Author Under Sail excels when it suggests, implies, and gives impressions. Williams never once mentions Sigmund Freud and his theories, though Author Under Sale offers a blatantly Freudian interpretation of Jack London, the author whose biological father abandoned him and whose mother married John London the Civil War vet who became Jack's father. At the very end of his critical study, when London meets his future long-time editor George Brett and signs up with his publishing company, Macmillan, Williams writer, "He had finally found a home and a father." At that point, why not bring in Freud? Williams mentions all sorts of minor intellectual and cultural figures. The omission of Freud, whom London read and admired makes one wondered about the sources for this book and while the author is so candid.

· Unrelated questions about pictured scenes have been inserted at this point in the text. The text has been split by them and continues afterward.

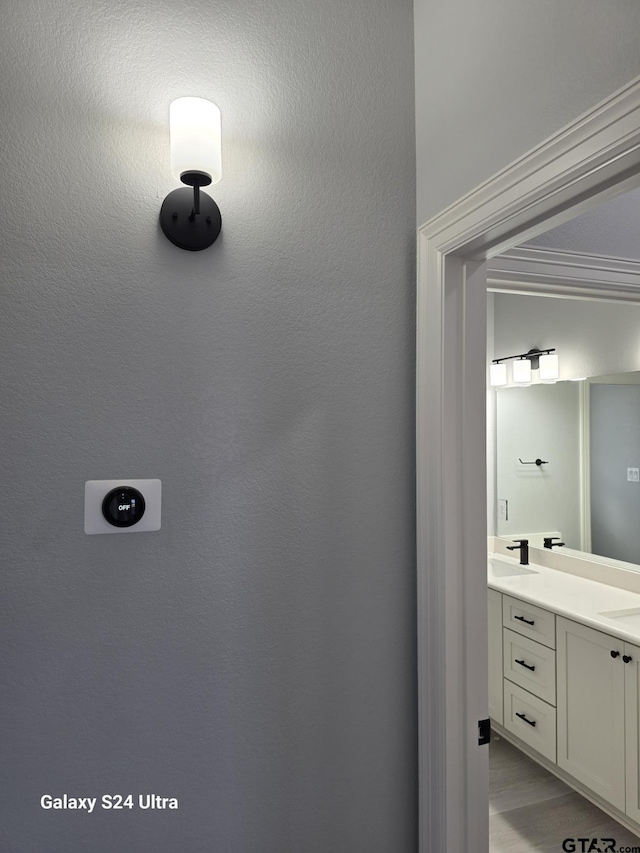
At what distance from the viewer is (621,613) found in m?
2.54

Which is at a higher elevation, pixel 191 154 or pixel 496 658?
pixel 191 154

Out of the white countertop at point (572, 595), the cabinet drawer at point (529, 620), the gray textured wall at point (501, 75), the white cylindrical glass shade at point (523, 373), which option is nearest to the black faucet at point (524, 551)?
the white countertop at point (572, 595)

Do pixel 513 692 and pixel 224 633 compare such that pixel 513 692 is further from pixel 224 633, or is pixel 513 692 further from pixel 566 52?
pixel 566 52

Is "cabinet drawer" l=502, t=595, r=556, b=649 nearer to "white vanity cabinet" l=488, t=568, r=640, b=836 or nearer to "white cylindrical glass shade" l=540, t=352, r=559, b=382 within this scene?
"white vanity cabinet" l=488, t=568, r=640, b=836

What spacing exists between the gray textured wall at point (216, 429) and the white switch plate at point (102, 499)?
21 mm

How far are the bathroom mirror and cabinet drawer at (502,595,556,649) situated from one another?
1.98ft

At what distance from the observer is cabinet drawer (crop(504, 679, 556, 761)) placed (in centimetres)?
264

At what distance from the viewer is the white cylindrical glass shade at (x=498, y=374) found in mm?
3607

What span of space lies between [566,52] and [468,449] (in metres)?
0.72

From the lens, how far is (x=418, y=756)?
1.29m

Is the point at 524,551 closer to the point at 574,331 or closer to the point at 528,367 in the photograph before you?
the point at 528,367

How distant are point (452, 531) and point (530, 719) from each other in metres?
2.06

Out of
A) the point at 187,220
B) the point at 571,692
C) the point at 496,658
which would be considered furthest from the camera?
the point at 496,658

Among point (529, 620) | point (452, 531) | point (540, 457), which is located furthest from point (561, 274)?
point (540, 457)
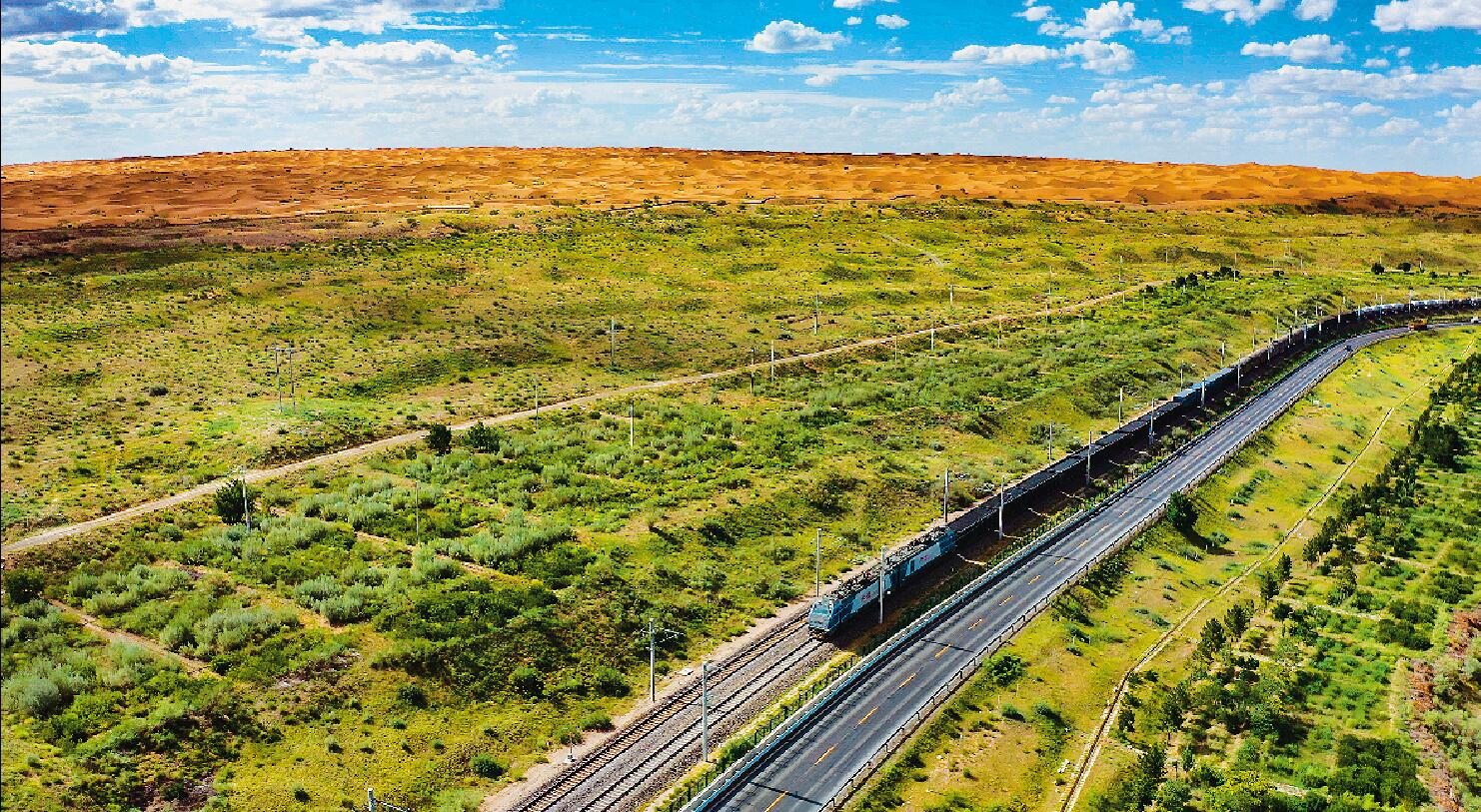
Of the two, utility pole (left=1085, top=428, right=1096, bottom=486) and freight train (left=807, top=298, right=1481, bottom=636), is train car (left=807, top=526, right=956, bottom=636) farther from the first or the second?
utility pole (left=1085, top=428, right=1096, bottom=486)

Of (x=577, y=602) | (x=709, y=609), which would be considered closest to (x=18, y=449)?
(x=577, y=602)

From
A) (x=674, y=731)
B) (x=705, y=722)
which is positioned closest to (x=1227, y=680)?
(x=705, y=722)

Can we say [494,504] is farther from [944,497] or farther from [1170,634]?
[1170,634]

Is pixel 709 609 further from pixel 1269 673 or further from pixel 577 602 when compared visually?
pixel 1269 673

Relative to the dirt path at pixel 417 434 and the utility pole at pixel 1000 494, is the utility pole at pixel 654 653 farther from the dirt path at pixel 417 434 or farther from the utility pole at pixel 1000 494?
the dirt path at pixel 417 434

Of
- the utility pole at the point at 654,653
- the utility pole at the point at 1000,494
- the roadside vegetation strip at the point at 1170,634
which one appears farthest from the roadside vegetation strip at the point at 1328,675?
the utility pole at the point at 654,653

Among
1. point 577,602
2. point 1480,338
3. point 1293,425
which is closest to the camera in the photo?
point 577,602
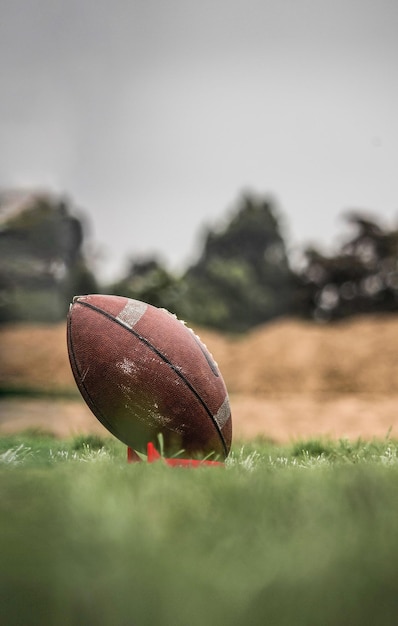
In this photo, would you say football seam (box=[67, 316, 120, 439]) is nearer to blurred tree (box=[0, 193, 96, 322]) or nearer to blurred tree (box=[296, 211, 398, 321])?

The mystery of Jack London seems to be all tied up in the narrative of his parents, his origins and genesis, subjects that he never honestly or candidly described, though Williams calls him an artist who aimed for "sincerity." Perhaps he did aim for sincerity. He certainly aimed to write with all his heart and soul. At the same time, he never aimed to tell the truth, or at least only veiled and masked reports of the truth which is why, as Williams suggests, London was a "ghost writer," a writer who wrote about ghosts and a figure who took on the persona of his twin and double, Jack London's own ghost of a writer.

The California author of The Call of the Wild and The Sea-Wolf couldn't all the truth, the whole truth and nothing but the truth so help him God. He was far too compromised in his own personal life to adhere to honesty as a policy. Jack London lived a lie, though he argued that in order to live with one's fellow, one had to lie. And lie he did until he died in 1916 at the age of 40 taking with him to the grave the mystery of Jack London that no one, not even Jay Williams has ever solved.